Modernizing verified crypto with Rust: introducing HACL-Rust and Eurydice

January 22 2024 - 00:00UTC

The program verification community is slowly realizing that life is much better when one verifies Rust programs instead of C or ASM programs. Yet, a large body of verified code has already been written to generate C and/or ASM – I am talking specifically about the HACL* and Vale projects, respectively. What do we do about those, then, in a world where users want pure Rust code? (The answer is NOT "hire 10 more PhD students and have them redo everything". That would not be nice.)

In this talk, I will present two projects that, together, provide a smooth transition path while offering backwards-compatibility. HACL-rs is a new code-generation path that compiles the HACL* verified cryptographic library from F* to Rust. HACL* is written in a DSL of F*, called "Low*", which models C-like pointer arithmetic and arrays. The research question is: how do we rewire the compilation pipeline to produce safe Rust code instead? This poses an array (pun intended) of interesting challenges, such as how to deal with borrows and pointer arithmetic.

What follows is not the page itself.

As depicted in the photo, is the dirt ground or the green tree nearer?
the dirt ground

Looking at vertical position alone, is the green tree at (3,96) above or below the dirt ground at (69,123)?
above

Eurydice (same family as Charon and Aeneas, which were presented here before) is a compiler from Rust to C. While this is possibly one of the least glamorous projects ever, it actually fills a very real use-case: we are now writing new verified crypto in Rust, yet a lot of folks are not ready to take a dependency on Rust in their codebases. These people include flagship customers of HACL*, like Mozilla. I'll talk about the engineering behind the project and how to reconstruct palatable C code out of MIR, relying on Charon for some of the heavy-lifting.